Ser tolerante não é ser tolo

Jornal O Norte
08/11/2005 às 12:51.
Atualizado em 15/11/2021 às 08:54

Ken O'Donnell *

Nós precisamos deixar de registrar coisas ruins que nos deixam sensíveis. Temos que registrar as coisas boas e não as coisas ruins.

Há uma história de dois comerciantes do deserto. Um chama-se Abu e o outro Salim. Um dia eles estavam com sua caravana de camelos atravessando um rio e começou uma enchente e em pouco tempo o rio começou a encher e eles já estavam atravessando. A enxurrada veio e levou os dois para uma turbulência e imediatamente Abu saltou de seu camelo e salvou Salim, que estava em apuros, levando-o para a margem.

Salim ficou tão agradecido que queria registrar o fato. Ele gravou na rocha ali uma mensagem. Eles continuaram a fazer seus negócios e a atravessar o deserto de um lado para o outro. Alguns meses depois, naquele mesmo lugar, eles estavam conversando e um dos camelos estava com dificuldades. Eles começaram a brigar, e a briga ficou feia. Depois, mais feia ainda. E eles estavam perto daquela gravação na pedra. Então, Abu disse:

- Nós não podemos brigar assim.

Eles se perdoaram entre si e Salim disse:

- Foi você quem começou a briga, mas você também foi o primeiro a reconhecer que estava errado. Eu vou registrar o fato.

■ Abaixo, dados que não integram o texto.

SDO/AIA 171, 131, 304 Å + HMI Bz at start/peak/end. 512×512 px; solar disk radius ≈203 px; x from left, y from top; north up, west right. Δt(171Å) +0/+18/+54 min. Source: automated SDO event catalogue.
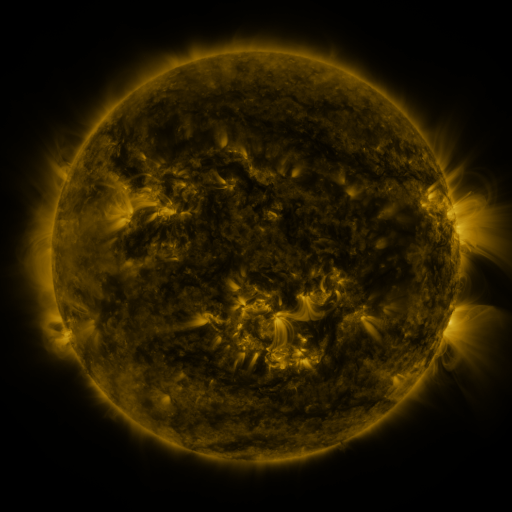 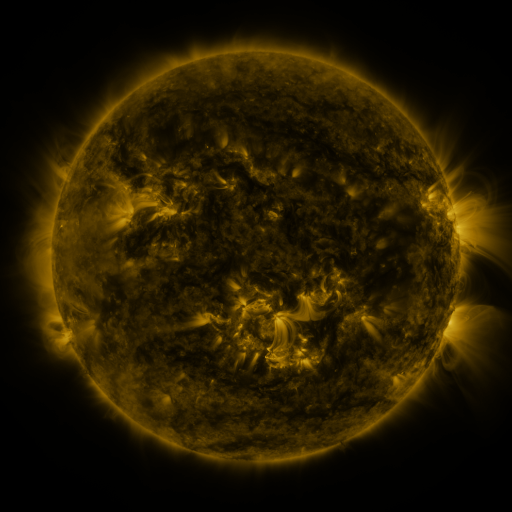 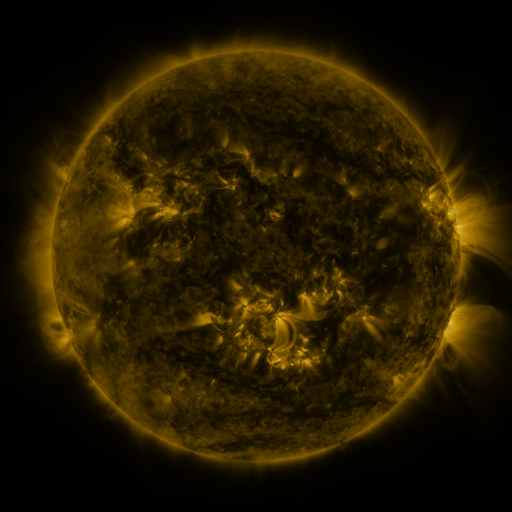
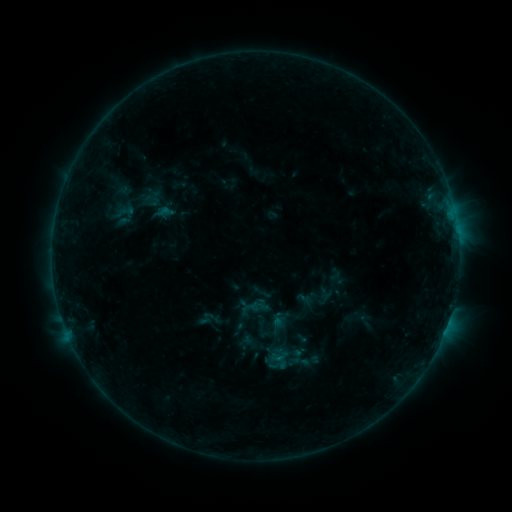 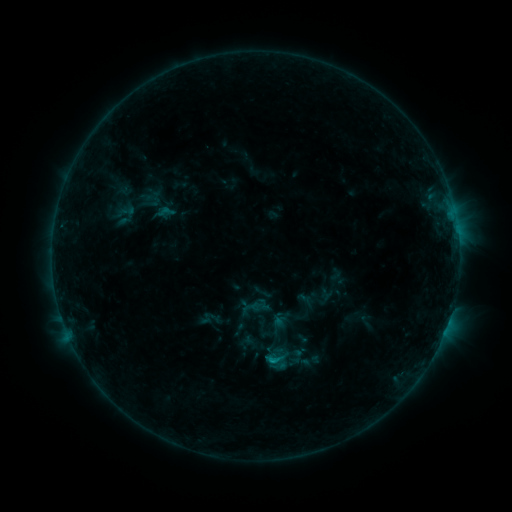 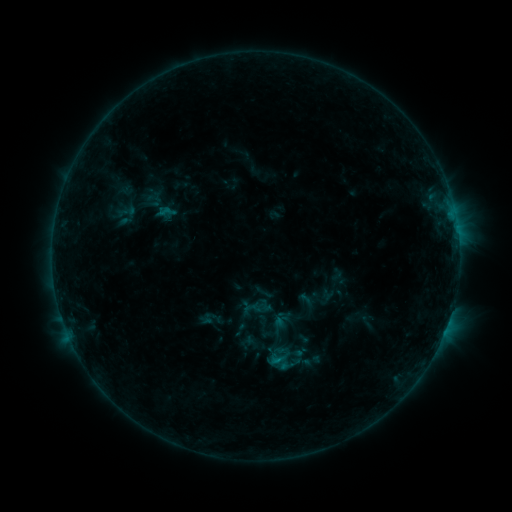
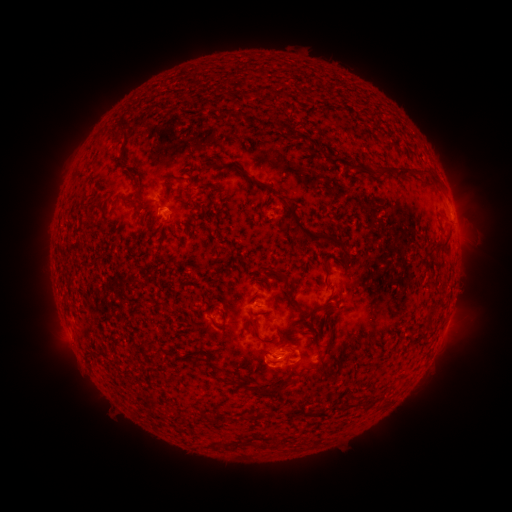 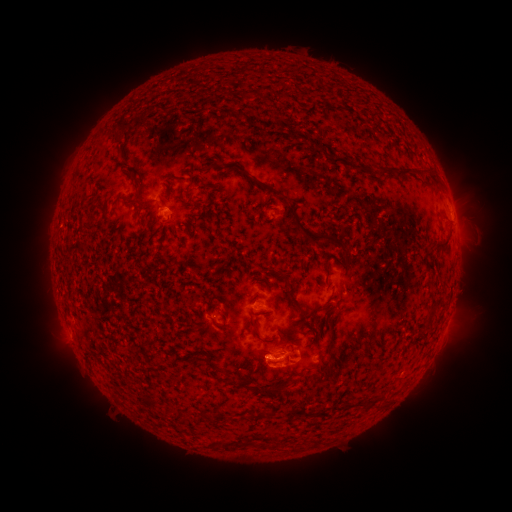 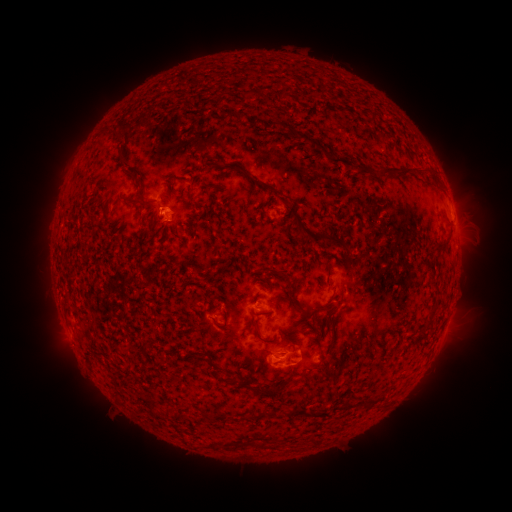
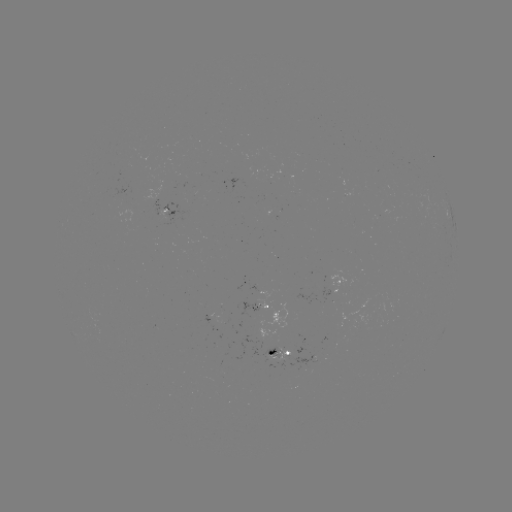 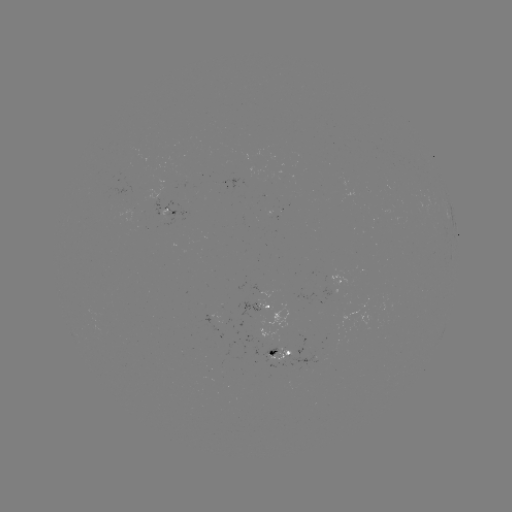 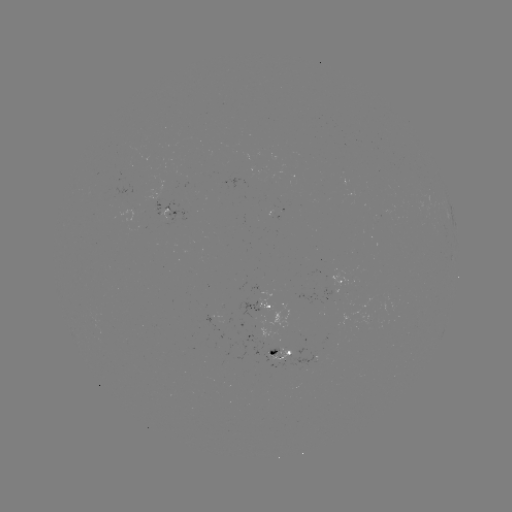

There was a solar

E escreveu na areia. Então Abu perguntou:

- Por que você não escreveu na pedra como da primeira vez?

Ao que Salim respondeu:

- Não. Eu não quero me lembrar disso. Só quero me lembrar daquela gravação.

- Então, temos que gravar coisas boas e não gravar coisas ruins. Se você grava coisas boas e coisas não tão boas, você deixa pra lá, você vai ter um acervo de coisas boas depois de algum tempo. Eu tenho que ver o benefício e não o malefício. Tudo é benéfico, mas eu tenho que treinar para enxergar o benefício. E não registrar coisas ruins. Aconteceu, aconteceu. Houve milhares de influência para que aquilo acontecesse. Se gravo coisas ruins é porque o intelecto é de pedra e não um intelecto divino, como deveria ser. Aconteceu, deixo pra lá e pronto.

Essa consciência natural de que temos uma origem comum, temos o direito de sermos diferentes e eu preciso ter uma régua das coisas boas dentro de mim. Isso me ajuda a passear pelo mundo e as provas são vistas como pontes e não como muros.

Cada um é cada um. Achar que está tudo bem comigo e que os outros estão no inferno, isto não é tolerância. Dividir o mundo pelas preferências não é ser tolerante. Achar que tudo vale não é tolerância.

Entendendo a razão profunda das coisas – eu e os outros – dá pra conviver com todo mundo. Todo mundo tem alguém difícil por perto. Imagine-se vivendo com 30 daqueles e ainda ficar bem. Aí você pode se considerar tolerante. Você deveria dar boas-vindas às pessoas difíceis porque elas é que vão ensinar você, mais que as pessoas boazinhas.

Não há um limite para a tolerância. Isso não quer dizer que você tenha que ser um tonto, tolo. Se alguém abusa de sua boa vontade por excesso de tolerância e você não fala nada na hora que tem que falar por medo da reação do outro, isso não é tolerância. Se por um lado tolerância não tem limite, por outro lado você tem que ser sensato.

Ao chamar a atenção de alguém não significa que você não está tolerando, mas você está tentando proteger o outro indivíduo. Tolerância é quando o sentimento por trás daquilo que você quer é um sentimento positivo e bom e não porque você fica ofuscado e bravo. Não podemos tolerar injustiça, mas agir de uma forma positiva. Portanto, afastar das situações não adianta. Temos de arrancar os pregos e tampar os buracos.